Una lunga e interessante conversazione con Corrado Dottori, partendo dal suo romanzo La musica vuota, che dagli anni rappresentati nelle riflessioni, ricordi e riscoperte o ricostruzioni del suo passato che fa il protagonista, ci ha riportato continuamente a questo nostro tempo presente. La vicenda del romanzo, alle prese con il passato, sembra altra rispetto a questo presente, ed è un’altra, ma passato e presente si contengono uno dentro l’altro ed entrambi si comprendono meglio se riusciamo ad osservarli nel loro insieme. Ma non è facile. E così è un viaggio assai inquieto quello che compie, dentro se stesso, il protagonista Edoardo Alessi, private banker ancora negli anni dieci del duemila in una banca milanese, ma nato a metà degli anni Settanta e ventenne negli Anni Novanta, che ha lasciato alle spalle le utopie coltivate negli anni della Pantera all’università, di fatto rimuovendole e insieme scontrandosi anche con la sua storia d’amore, che era un tutt’uno con le loro aspirazioni o scelte di stili di vita, per ritrovarsi dentro altre altre scelte. O forse è più esatto dire ‘non scelte’. Ma non c’è solo questo passato ‘privato’, che già da solo non è soltanto ‘privato’.
C’è anche il passato dei suoi genitori, padre e madre, giovani di una generazione precedente, quella degli Anni Settanta di cui negli anni si è fatto sempre fatica a parlarne con tranquillità. Ed è un passato che si complica ancora di più dopo la disgregazione della famiglia – il padre in prigione, la madre fuggita, il piccolo Edoardo rimasto con i nonni – la quale sopravvive unita soltanto dentro sette scatoloni che l’Edoardo adulto ritrova in una vecchia soffitta, e dentro vi ritrova un po’ di lettere della madre, diari del padre, appunti vari mescolati e perfino i racconti di Edoardo ragazzino che il padre aveva raccolto e mischiato li dentro, insieme a vecchi vinili e copertine di LP, come si chiamavano allora. Gli scatoloni non sono solo un espediente letterario, per consentire all’autore di sviluppare, intrecciandoli insieme, i diversi piani narrativi. Sono anche una metafora delle nostre tracce materiali, con le loro ruvidezze e imperfezioni di allora (‘spero che mio padre non li abbia letti davvero’, commenta tra sé Edoardo quando ritrova anche i suoi scritti giovanili), non ancora appiattite dalla universale digitalizzazione odierna, della tecnologia e degli sguardi, in cui ogni ruvidezza e superficie viene smussata, gli angoli tolti, i caratteri omologati. Nel romanzo c’è molto, l’espediente letterario consente di citare anche documenti e momenti di storia reali, che si sommano ai racconti soggettivi dei vari personaggi, lungo una trentina di anni di storia, di situazioni, da riordinare e rivalutare oggi e non confondere nel mucchio di un qualcosa di indistinto, perché possono aiutarci a capire meglio dove siamo arrivati. E anche le scelte o non scelte individuali, e degli errori e fallimenti.

> Righe elencate:
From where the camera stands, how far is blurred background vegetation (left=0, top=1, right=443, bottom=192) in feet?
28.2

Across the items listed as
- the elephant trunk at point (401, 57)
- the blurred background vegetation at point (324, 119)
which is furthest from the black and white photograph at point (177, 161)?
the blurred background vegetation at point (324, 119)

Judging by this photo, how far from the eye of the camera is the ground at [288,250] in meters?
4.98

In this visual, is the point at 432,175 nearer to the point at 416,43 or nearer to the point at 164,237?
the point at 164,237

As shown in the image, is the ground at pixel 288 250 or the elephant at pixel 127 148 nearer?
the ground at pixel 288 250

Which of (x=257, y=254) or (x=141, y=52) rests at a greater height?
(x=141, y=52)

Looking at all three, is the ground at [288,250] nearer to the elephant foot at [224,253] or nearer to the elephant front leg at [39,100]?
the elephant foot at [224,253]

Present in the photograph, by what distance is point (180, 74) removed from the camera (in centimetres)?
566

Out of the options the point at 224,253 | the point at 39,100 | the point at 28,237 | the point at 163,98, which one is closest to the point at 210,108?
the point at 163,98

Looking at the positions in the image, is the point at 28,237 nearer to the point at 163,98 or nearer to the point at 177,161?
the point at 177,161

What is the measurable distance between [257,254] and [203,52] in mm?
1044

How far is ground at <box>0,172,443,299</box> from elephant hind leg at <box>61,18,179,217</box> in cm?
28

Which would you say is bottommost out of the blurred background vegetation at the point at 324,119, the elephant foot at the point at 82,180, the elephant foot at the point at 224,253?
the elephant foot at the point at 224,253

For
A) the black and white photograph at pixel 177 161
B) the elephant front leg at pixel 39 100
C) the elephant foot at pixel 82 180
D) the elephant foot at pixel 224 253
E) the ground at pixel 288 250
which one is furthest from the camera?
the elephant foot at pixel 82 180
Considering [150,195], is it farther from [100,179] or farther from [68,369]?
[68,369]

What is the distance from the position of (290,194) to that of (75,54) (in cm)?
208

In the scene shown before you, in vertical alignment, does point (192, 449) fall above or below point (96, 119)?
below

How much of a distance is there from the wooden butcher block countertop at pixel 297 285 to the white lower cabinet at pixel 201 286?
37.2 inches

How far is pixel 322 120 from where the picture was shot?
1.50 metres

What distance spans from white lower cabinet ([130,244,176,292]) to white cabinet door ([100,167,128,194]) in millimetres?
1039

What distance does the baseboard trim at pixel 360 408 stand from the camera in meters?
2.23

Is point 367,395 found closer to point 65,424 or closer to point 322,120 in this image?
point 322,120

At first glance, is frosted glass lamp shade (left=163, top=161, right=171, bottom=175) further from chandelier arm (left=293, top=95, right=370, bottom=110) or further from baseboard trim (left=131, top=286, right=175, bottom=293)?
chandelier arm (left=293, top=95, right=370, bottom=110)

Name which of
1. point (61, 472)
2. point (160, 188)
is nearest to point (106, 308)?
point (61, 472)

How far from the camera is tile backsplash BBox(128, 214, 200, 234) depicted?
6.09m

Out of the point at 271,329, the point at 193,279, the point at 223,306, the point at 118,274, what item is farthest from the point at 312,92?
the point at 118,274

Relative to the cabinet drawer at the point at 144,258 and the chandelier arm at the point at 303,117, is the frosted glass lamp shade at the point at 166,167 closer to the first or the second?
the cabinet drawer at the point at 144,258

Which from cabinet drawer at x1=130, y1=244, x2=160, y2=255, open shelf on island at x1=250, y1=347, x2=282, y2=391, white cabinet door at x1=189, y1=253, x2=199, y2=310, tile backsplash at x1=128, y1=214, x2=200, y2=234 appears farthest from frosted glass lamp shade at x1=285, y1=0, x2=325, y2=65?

> Problema posto 1: Nel testo sul romanzo La musica vuota, quanti scatoloni ritrova Edoardo adulto nella vecchia soffitta?
> Problema posto 2: Riscrivi in forma più breve il paragrafo del testo sul romanzo La musica vuota che comincia con "C’è anche il passato dei suoi genitori", mantenendone i fatti principali.
> Problema posto 3: Prosegui il testo sul romanzo La musica vuota a partire dall'ultima frase riportata.

> Risultato 1: Sette scatoloni.

> Risultato 2: Accanto al passato di Edoardo c'è quello dei suoi genitori, giovani negli Anni Settanta, un decennio di cui è sempre stato difficile parlare con serenità. Dopo la disgregazione della famiglia (il padre in prigione, la madre fuggita, Edoardo rimasto con i nonni), quel passato sopravvive in sette scatoloni ritrovati in soffitta. Contengono lettere della madre, diari del padre, appunti, i racconti di Edoardo ragazzino e vecchi vinili. Gli scatoloni sono un espediente per intrecciare i piani narrativi. Sono anche una metafora delle tracce materiali, ruvide e imperfette, non ancora appiattite dalla digitalizzazione odierna. Il romanzo affianca ai racconti dei personaggi documenti e momenti di storia reali. Copre una trentina di anni da riordinare e rivalutare oggi per capire dove siamo arrivati, comprese le scelte o non scelte individuali, gli errori e i fallimenti.

> Risultato 3:
Cosa fare del passato? “Elevarlo a simbolo” – si chiede il protagonista in una pausa tra le sue letture, o tra i suoi impegni di consulente finanziario, perché sono le pause che ci aprono la possibilità di nuovi sguardi – “Farne leggenda. Farne il romanzo non già di un singolo ma di centinaia, migliaia, milioni di scelte individuali che si fondono in scelte sociali. Che si fanno storia, che si fanno destino. Questo potrei fare, se fossi uno scrittore”.
Sembra quasi il manifesto estetico che sorregge la scrittura di questo romanzo. Che ci riporta anche, per questa strada, a ripensare i nostri stili di vita odierni, che non ci lasciano quieti. “Uno sciopero della vita, Edo! – dice a Edoardo un altro personaggio, un reduce di quegli anni rimasto ancora fedele a se stesso, come un eremita, l’altro lato di quegli scatoloni ritrovati in soffitta – Non uno sciopero in fabbrica. Uno sciopero della vita, da questa vita. Smettere di fare. Fermarsi. Scendere dal treno. Smettere di produrre, di consumare… Smettere di ascoltare musica di merda, spegnere la televisione. Staccare la spina. Tutti. Nel medesimo istante.” L’utopia ha sempre immagini radicali, ma anche verosimili, che si possono immaginare davvero.
E la musica, citata anche in questa sorta di invocazione di questo personaggio? La musica è tutto, c’è già nel titolo, e c’è un disco che lega padre e figlio, lasciato in quello scatolone, e che poi ritorna più volte nel romanzo, è Exile on Main st. dei Rolling Stones, 1972, ma ne sono citati anche molti altri, da Nebraska di Bruce Springsteen a Grace di Jeff Buckley e tanti altri, in fondo al libro Corrado Dottori ha aggiunto una scheda di due pagine con tutti gli autori citati. La musica è tutto, è la costruzione di un’identità, un modo di guardare il mondo per volerci restare ancorati, anche quando al tempo stesso se ne avverte il disagio, la musica è in questa tensione. Se perde questa tensione diventa vuota.
La conversazione con Corrado Dottori è stata accompagnata da alcune canzoni eseguite da Federico Fabbretti della Scuola Musicale Pergolesi di Jesi, e dalle letture di alcuni brani dal libro eseguite da Maria Grazia Tiberi e Tullio Bugari dell’associazione ARCI Voce.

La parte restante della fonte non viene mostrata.